Rewrite the part of the lines that opens with the line containing "Which is higher" and runs through the end of the records, with "tall tree trunk" changed to "large tree trunk" and nothing else altered. Leave the pictures out of your answer.

-- Begin RECORDS FOR THIS TASK --

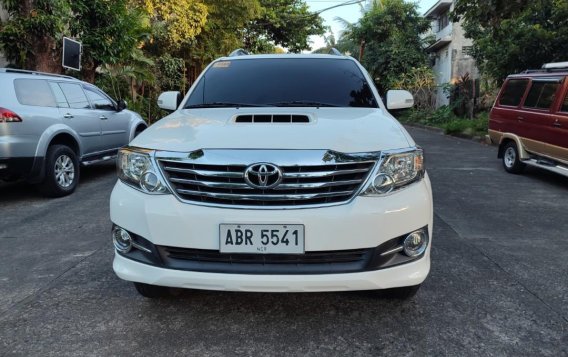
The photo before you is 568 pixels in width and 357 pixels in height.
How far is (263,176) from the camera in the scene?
2449 mm

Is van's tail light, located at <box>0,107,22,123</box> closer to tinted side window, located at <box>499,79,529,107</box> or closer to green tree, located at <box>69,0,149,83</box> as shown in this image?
green tree, located at <box>69,0,149,83</box>

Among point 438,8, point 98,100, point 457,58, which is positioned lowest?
point 98,100

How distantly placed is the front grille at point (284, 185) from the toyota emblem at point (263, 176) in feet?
0.08

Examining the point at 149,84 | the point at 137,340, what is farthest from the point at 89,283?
the point at 149,84

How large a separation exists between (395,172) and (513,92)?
685 centimetres

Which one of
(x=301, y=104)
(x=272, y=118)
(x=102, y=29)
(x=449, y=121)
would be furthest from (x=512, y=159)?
(x=449, y=121)

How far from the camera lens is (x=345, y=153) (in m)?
2.53

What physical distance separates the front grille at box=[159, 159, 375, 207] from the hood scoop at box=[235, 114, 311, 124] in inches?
25.9

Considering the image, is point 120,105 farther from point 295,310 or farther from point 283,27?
point 283,27

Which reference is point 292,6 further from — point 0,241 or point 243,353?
point 243,353

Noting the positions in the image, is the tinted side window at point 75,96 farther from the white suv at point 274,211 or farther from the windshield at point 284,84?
the white suv at point 274,211

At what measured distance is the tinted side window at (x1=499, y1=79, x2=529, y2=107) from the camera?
8.07 m

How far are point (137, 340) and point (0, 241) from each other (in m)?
2.63

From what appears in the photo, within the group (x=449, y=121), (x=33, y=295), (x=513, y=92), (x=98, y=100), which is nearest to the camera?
(x=33, y=295)
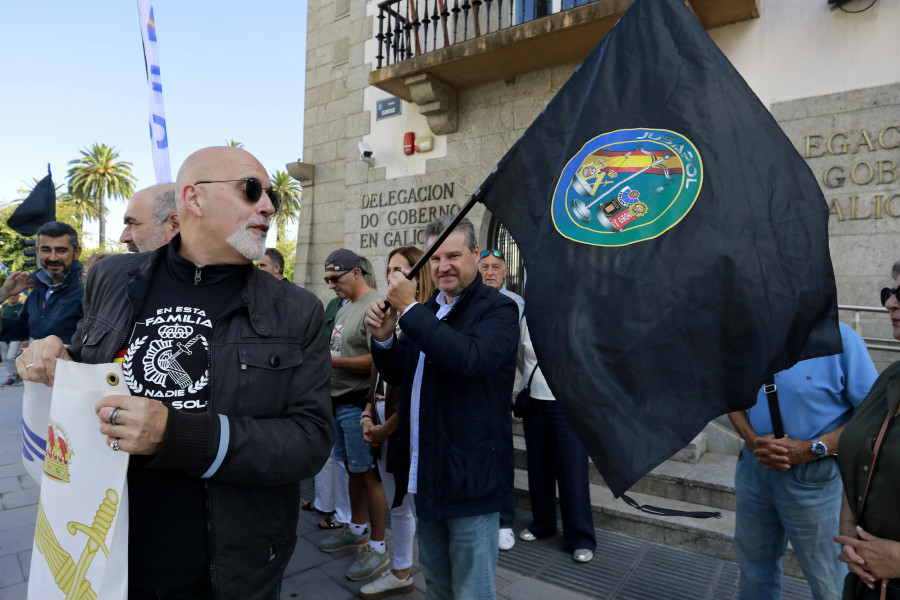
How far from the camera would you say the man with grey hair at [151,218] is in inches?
92.9

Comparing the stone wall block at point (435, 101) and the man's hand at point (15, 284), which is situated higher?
the stone wall block at point (435, 101)

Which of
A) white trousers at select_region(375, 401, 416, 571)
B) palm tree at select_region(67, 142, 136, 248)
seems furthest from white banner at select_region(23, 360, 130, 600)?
palm tree at select_region(67, 142, 136, 248)

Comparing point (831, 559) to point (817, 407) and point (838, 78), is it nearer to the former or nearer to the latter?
point (817, 407)

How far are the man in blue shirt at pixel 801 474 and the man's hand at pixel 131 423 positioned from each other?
8.32ft

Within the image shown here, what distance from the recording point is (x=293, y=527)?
5.56 feet

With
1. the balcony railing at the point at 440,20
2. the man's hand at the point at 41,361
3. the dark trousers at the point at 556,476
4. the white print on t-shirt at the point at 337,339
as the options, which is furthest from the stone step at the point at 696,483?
the balcony railing at the point at 440,20

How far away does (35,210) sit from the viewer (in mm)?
5500

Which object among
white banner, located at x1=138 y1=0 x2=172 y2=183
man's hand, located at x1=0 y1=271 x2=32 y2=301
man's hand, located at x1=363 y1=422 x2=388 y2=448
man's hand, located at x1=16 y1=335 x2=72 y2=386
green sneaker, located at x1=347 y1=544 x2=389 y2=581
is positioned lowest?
green sneaker, located at x1=347 y1=544 x2=389 y2=581

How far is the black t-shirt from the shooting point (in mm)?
1457

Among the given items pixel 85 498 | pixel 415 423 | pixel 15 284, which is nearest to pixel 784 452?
pixel 415 423

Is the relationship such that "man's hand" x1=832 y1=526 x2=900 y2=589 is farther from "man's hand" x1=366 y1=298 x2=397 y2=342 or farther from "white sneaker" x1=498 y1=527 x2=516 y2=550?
"white sneaker" x1=498 y1=527 x2=516 y2=550

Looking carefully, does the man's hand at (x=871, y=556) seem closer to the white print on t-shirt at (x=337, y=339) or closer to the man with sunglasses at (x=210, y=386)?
the man with sunglasses at (x=210, y=386)

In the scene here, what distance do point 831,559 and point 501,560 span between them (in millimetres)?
2086

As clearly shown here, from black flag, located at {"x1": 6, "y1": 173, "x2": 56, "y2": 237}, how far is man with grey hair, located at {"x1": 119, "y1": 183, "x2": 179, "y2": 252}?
3724 millimetres
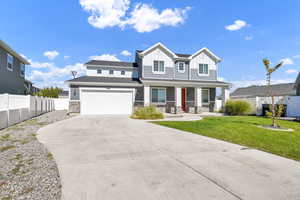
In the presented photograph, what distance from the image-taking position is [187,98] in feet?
55.2

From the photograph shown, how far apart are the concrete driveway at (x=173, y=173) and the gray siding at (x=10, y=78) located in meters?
13.6

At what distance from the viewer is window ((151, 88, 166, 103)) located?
1609 cm

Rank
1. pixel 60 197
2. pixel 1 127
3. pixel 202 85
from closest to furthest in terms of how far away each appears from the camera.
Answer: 1. pixel 60 197
2. pixel 1 127
3. pixel 202 85

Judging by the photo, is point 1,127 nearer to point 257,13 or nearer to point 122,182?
point 122,182

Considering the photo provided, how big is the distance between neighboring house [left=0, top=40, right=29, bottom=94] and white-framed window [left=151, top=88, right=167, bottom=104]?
13.3 meters

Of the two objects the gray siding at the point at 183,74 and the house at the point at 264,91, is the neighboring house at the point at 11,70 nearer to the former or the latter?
the gray siding at the point at 183,74

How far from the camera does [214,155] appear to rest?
3.83 m

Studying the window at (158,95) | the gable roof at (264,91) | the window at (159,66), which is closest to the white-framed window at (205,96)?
the window at (158,95)

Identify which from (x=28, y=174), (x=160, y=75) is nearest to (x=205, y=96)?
(x=160, y=75)

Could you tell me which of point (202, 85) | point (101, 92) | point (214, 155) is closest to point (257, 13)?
point (202, 85)

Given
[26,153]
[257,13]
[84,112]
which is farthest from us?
[84,112]

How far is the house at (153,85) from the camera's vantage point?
14094 millimetres

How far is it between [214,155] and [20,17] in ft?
51.7

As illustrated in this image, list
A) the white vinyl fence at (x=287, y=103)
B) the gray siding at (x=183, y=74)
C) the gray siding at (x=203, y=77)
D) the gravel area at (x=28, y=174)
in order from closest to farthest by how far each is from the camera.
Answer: the gravel area at (x=28, y=174) → the white vinyl fence at (x=287, y=103) → the gray siding at (x=183, y=74) → the gray siding at (x=203, y=77)
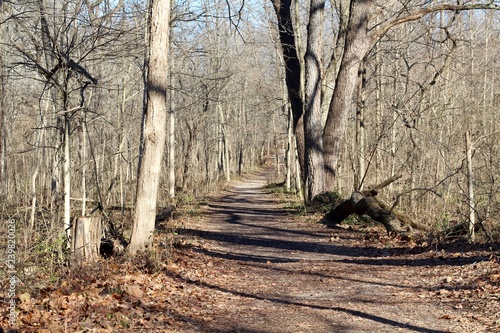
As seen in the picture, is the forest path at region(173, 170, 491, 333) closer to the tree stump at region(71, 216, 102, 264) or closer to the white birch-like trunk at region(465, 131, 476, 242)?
the white birch-like trunk at region(465, 131, 476, 242)

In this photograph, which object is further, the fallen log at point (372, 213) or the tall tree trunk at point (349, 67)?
the tall tree trunk at point (349, 67)

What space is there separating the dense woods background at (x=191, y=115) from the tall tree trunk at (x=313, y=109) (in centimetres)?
62

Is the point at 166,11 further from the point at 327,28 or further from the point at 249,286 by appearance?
the point at 327,28

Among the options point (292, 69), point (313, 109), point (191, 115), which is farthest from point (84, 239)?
point (191, 115)

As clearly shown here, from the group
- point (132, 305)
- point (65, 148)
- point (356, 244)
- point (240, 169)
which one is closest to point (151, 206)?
point (65, 148)

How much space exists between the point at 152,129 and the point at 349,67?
25.4 ft

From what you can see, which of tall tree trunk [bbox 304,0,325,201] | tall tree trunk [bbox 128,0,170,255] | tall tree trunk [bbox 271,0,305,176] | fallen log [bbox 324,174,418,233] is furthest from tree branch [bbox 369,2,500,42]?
tall tree trunk [bbox 128,0,170,255]

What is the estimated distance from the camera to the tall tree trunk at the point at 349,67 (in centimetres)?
1472

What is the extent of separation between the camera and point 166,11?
9.04 meters

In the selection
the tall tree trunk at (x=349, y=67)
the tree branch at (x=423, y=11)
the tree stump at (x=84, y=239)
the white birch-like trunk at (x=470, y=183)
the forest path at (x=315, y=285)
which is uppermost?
the tree branch at (x=423, y=11)

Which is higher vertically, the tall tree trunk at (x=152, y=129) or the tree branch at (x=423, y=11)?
the tree branch at (x=423, y=11)

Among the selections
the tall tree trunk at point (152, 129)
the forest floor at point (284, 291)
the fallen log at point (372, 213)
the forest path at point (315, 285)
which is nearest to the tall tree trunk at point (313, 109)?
the fallen log at point (372, 213)

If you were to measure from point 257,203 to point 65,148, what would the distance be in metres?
13.1

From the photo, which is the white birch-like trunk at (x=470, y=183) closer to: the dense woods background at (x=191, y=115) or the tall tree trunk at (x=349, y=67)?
the dense woods background at (x=191, y=115)
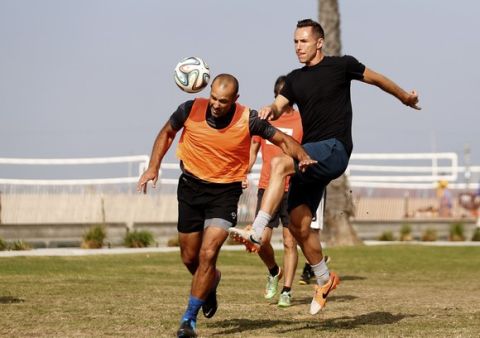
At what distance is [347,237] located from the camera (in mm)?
27172

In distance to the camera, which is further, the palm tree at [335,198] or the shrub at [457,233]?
the shrub at [457,233]

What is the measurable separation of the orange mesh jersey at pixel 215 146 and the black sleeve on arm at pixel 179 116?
38 millimetres

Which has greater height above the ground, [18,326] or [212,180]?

-- End RECORDS FOR THIS TASK --

RESPONSE
Which is higher vertically, the large tree trunk at (x=152, y=129) or the tree branch at (x=423, y=11)?
the tree branch at (x=423, y=11)

Among the selections
the large tree trunk at point (152, 129)
the forest floor at point (284, 291)
the fallen log at point (372, 213)
the forest path at point (315, 285)
which is nearest to the large tree trunk at point (313, 109)?
the fallen log at point (372, 213)

If you were to measure from point 257,203 to point 65,148, what would the distance be in metres?
13.1

From the photo, which is the white birch-like trunk at (x=470, y=183) closer to: the dense woods background at (x=191, y=115) or the large tree trunk at (x=349, y=67)?
the dense woods background at (x=191, y=115)
At what distance is [347,237] located from the camera (in mm)?
27172

In distance to the camera, which is further, the palm tree at [335,198] or the shrub at [457,233]?
the shrub at [457,233]

What is the measurable separation of the orange mesh jersey at pixel 215 146 and the black sleeve on arm at pixel 179 116?
38 millimetres

Which has greater height above the ground, [18,326] or [212,180]?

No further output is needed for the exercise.